Pragmatism also rejects the idea that researchers have to choose their position between a pair of extremes of either locating their research and research findings in a completely specific to a particular context (constructivism) or designing their research with a generalized set of principles (positivist). Thus, instead of focusing on the issue of context or generality, pragmatism places the central focus on the idea of enhancing transferability based both on the strength of the relation between cause and effect in quantitative data and on the trustworthiness and reliability of the qualitative data (Morgan 2007, Shannon-Baker 2015). In other words, rather than trying to make the research results with either context-bound or generalizable, pragmatists is based on the belief that theories can be both contextual and generalizable, and aim to investigate the factors that ‘affect whether the knowledge we gain can be transferred to other settings’ (Morgan 2007, 75, Shannon-Baker 2015, 4).

Pragmatism breaks the boundary between positivist and constructivist, and creates a connection between them when looking for what is meaningful from both (Shannon-Baker 2015).

I decided to employ pragmatic paradigm for this study and follow explanatory sequential design. The study started with a quantitative survey. The finding from the quantitative data, then, informed qualitative data collection and analysis. The connecting, comparing and contrasting of the inferences that emerge from both quantitative and qualitative findings in this study, on the one hand, helped to develop and extend the understanding of UBC in Vietnam in a richer way than a study using only a single approach.
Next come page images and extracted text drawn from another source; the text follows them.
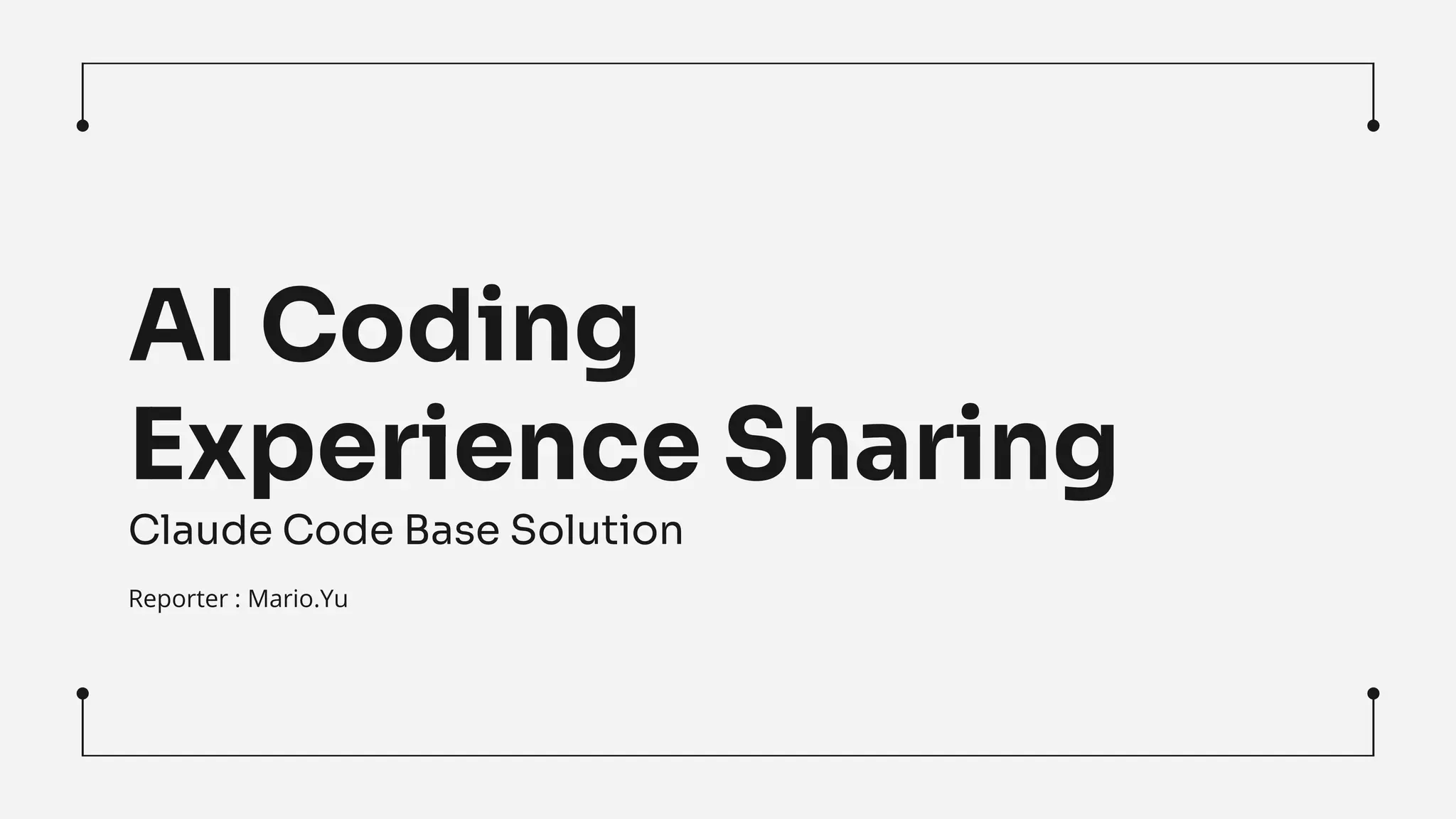 AI Coding Experience Sharing

Claude Code Base Solution

Reporter : Mario.Yu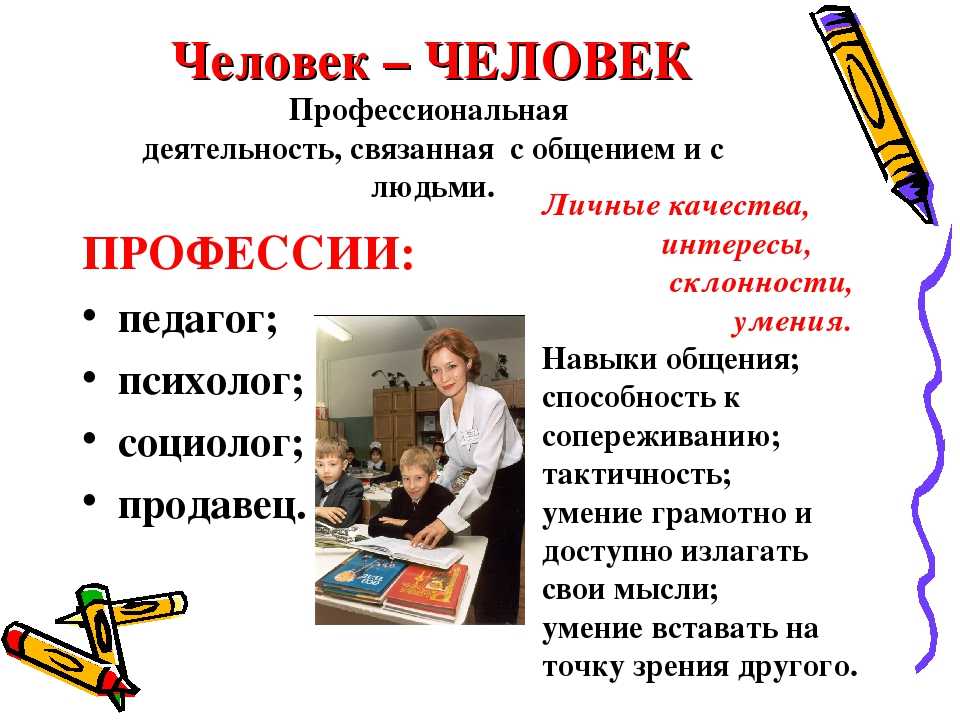 Человек – ЧЕЛОВЕК

Профессиональная деятельность, связанная с общением и с людьми.

ПРОФЕССИИ:
• педагог;
• психолог;
• социолог;
• продавец.

Личные качества, интересы, склонности, умения.

Навыки общения; способность к сопереживанию; тактичность; умение грамотно и доступно излагать свои мысли; умение вставать на точку зрения другого.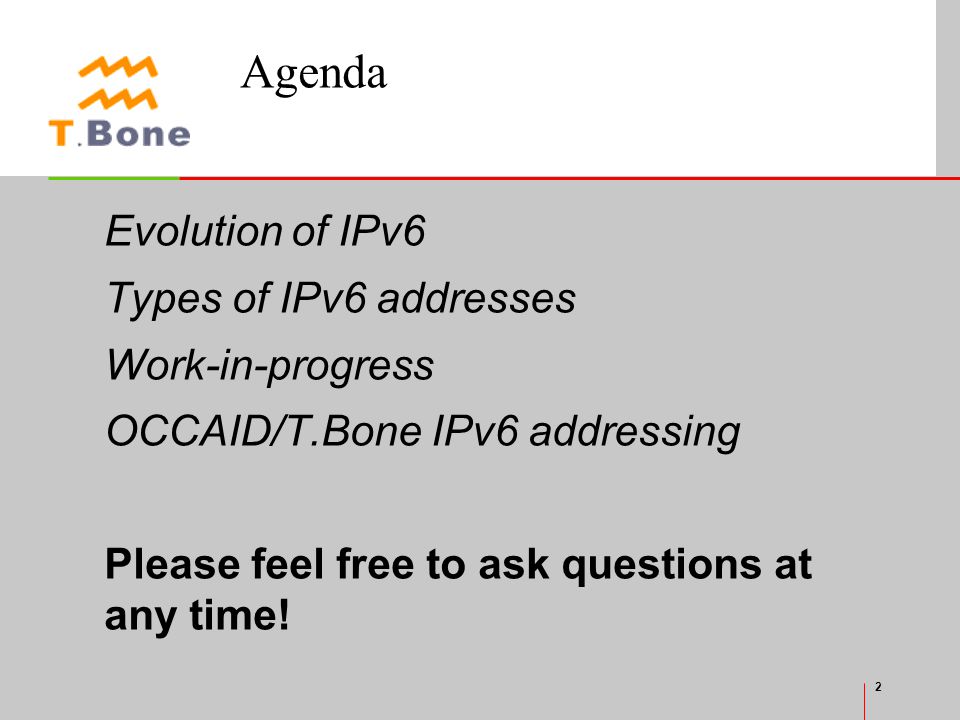 T.Bone

Agenda

Evolution of IPv6

Types of IPv6 addresses

Work-in-progress

OCCAID/T.Bone IPv6 addressing

Please feel free to ask questions at any time!

2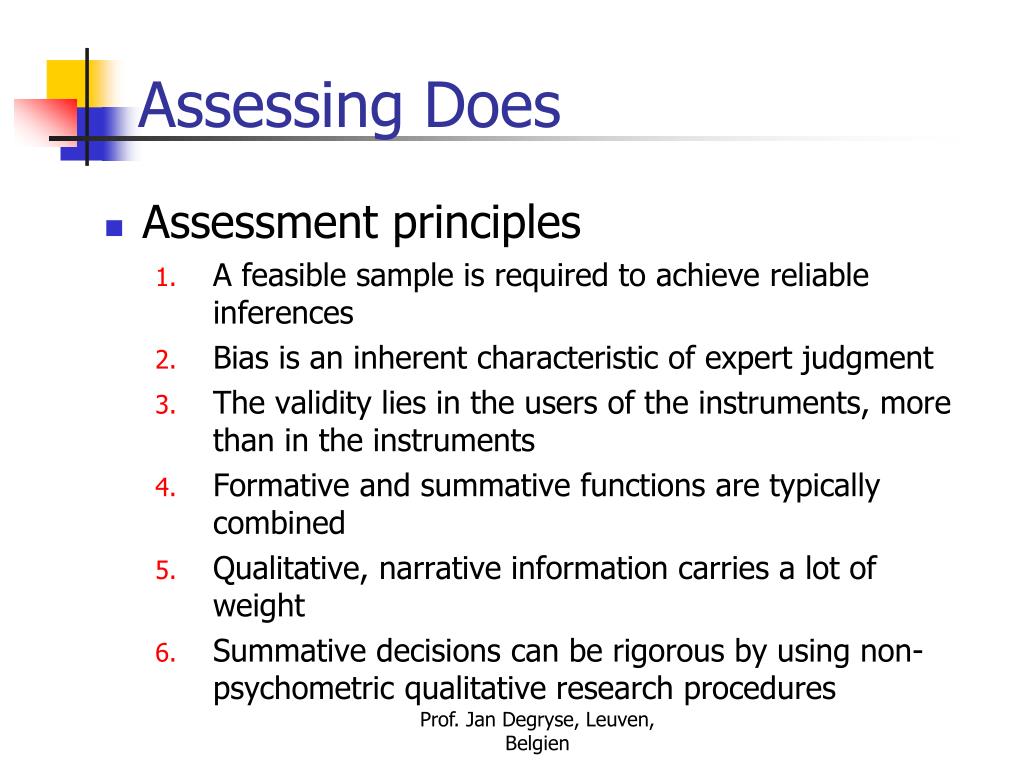 Assessing Does

Assessment principles

1. A feasible sample is required to achieve reliable inferences
2. Bias is an inherent characteristic of expert judgment
3. The validity lies in the users of the instruments, more than in the instruments
4. Formative and summative functions are typically combined
5. Qualitative, narrative information carries a lot of weight
6. Summative decisions can be rigorous by using non-psychometric qualitative research procedures

Prof. Jan Degryse, Leuven, Belgien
On the other hand, it also allowed me to address the local context, historical and cultural features which directly or indirectly affected the quantity and quality of the collaboration between the HES and the local industry. This led the way to more feasible and practical solutions to ease the university-industry cooperation in the Vietnamese context.

In a sequential explanatory design, the priority, or the weight and attention throughout the data collection and analysis can be given to either quantitative or qualitative approach, and this  may depends on the researchers’ interest, the study’s audience and what researchers aim to focus on in their study (Creswell 2009b). In this particular study, when my major purpose was to explain the factors affecting the UBC in the Vietnamese context and to seek feasible solutions from related stakeholders to enhance the quality of this collaboration, the priority was given to the qualitative data collection and analysis, although it was the second phase of the research process. Nonetheless, the quantitative approach was designed to allow me to develop a general understanding about the current situation of the UBC in Vietnam and the common obstacles that the related stakeholders have experienced. Then, the inductive goal of the second phase was based on the deductive results from the quantitative questionnaire as suggested by and Morgan (2007), in other words, the interview questions were developed based on the results of the quantitative data. The themes immerging from the interviews were thus, often the explanation or suggested solutions for the problems occurred in the results of the quantitative phase. This process helped me develop better and deeper understanding about the current situation of UEC in Vietnam.


Creswell, J. W. 2009a. “Editorial: Mapping the field of mixed methods research.” Journal of Mixed Methods Research no. 3 (2): 95-108.

Creswell, J. W. 2009b. Research design: Qualitative, quatitative, and mixed methods approaches. Thousand Oaks, CA: Sage.

Lincoln, Y. S., and E. G Guba. 1985. Naturalistic inquiry. Beverly Hills, CA: Sage.

Morgan, David L. 2007. “Paradigms lost and pragmatism regained methodological implications of combining qualitative and quantitative methods.” Journal of mixed methods research no. 1 (1):48-76.

Shannon-Baker, Peggy. 2015. “Making paradigms meaningful in mixed methods research.” Journal of Mixed Methods Research:1558689815575861.